- Problem statement -
Please continue the reader comments on the dating-advice blog post, picking up right after their last sentence.

── Source extract ──

I'm only on page 9 so far and I agree, this book is gold! "Who I am is enough, Take it or leave it!" I'm so happy for you that you've attracted the love you deserve - I'm going to stop 'looking' and 'waiting' and start living!!!!!!!!! Thanks for writing singularfocus!!!!!!!!!
I was really embarrassed to buy the book Why Men Love Bitches, but it was very helpful. I tend to be one of those girls that will bend over backwards for people, and men especially if it'll get them to like me more. Blah. I was tired of it, because I was being taken advantage of. But not anymore :). So ya, awesome post! and I'm right there with you :). Great book, I'll check out the other books you mentioned too :)

───
── Data extract ──

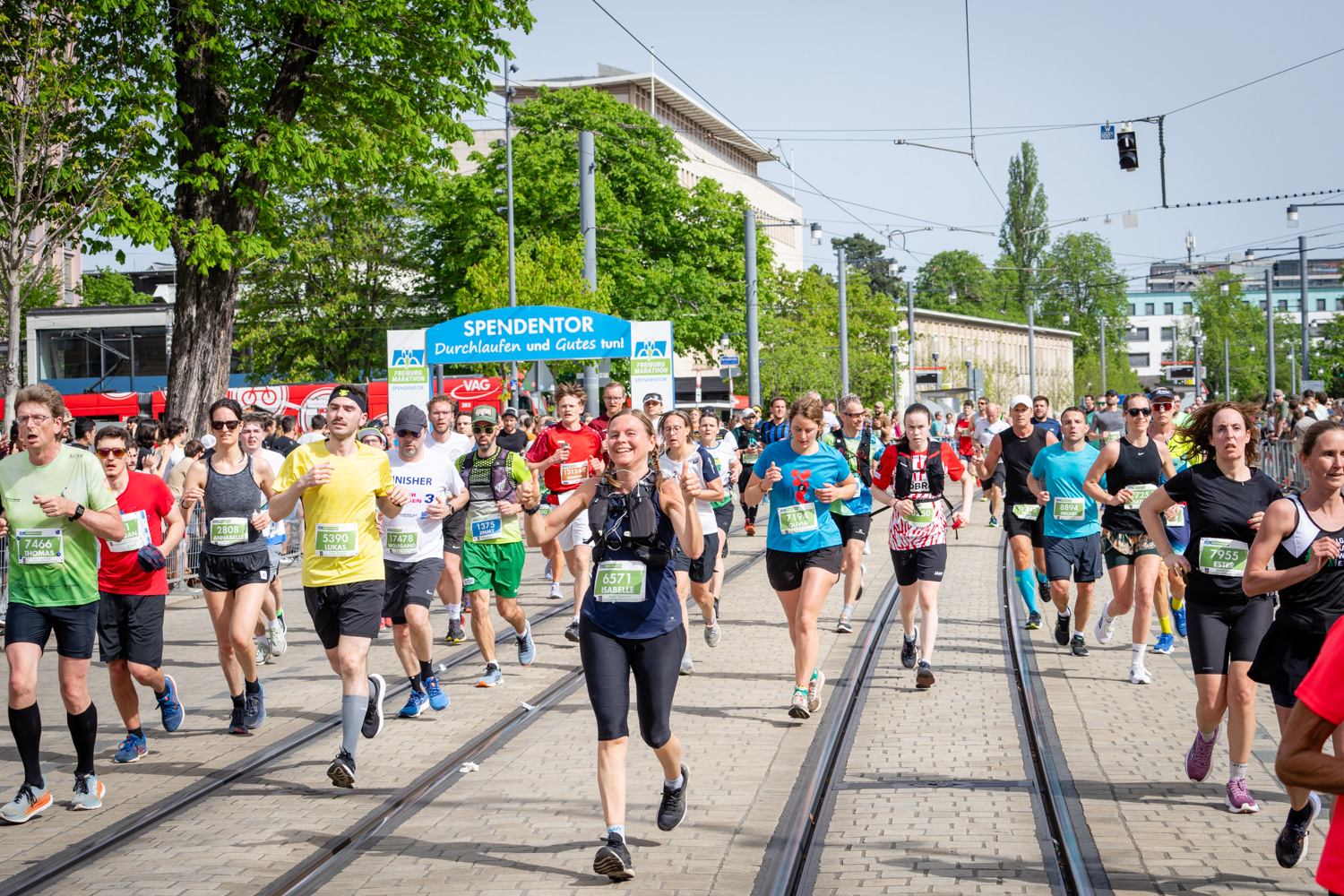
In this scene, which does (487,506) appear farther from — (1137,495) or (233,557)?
(1137,495)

───

- Result of the exercise -
The woman you describe certainly is not a "bitch" in my book. As a man, I do want a capable, intelligent, confident, sensible and *kind* womanly woman by my side. Just like any real woman would want a capable, intelligent, confident, considerate, loyal, kind and manly man by her side. I'm not a wimp - And I don't want a needy, overly dependent doormat as a mate. I'm also not a "nice" guy.. Good, loyal, faithful, reserved & dignified, perhaps... Definitely a man who wants to lead, but certainly not a "nice guy". "Nice" is the death of Good. I want a match, a companion. Someone who can be my complement, who is secure in her womanhood such that she does have an axe to grind or some perverse need to "compete" with me. Be a woman. That is the way God made you. Beautiful, yes, Capable, definitely, but a woman. I'm a straight male. I like women, not men. I like women who are women. Not women who want to act like or be like men. But also not a mousey, dependent, clingly, needy (which is really just a form of self-centeredness, by the way) weight around my neck.
Just my 2c.. Take it for what it is worth.
By the way, I just stumbled on this site. Very beautiful experimentation. I have my own favorite "looks" of yours, if you will. Never realized so much work goes into this, although I probably should have since I did have a mother, and still have two sisters and a wife of 26+ years.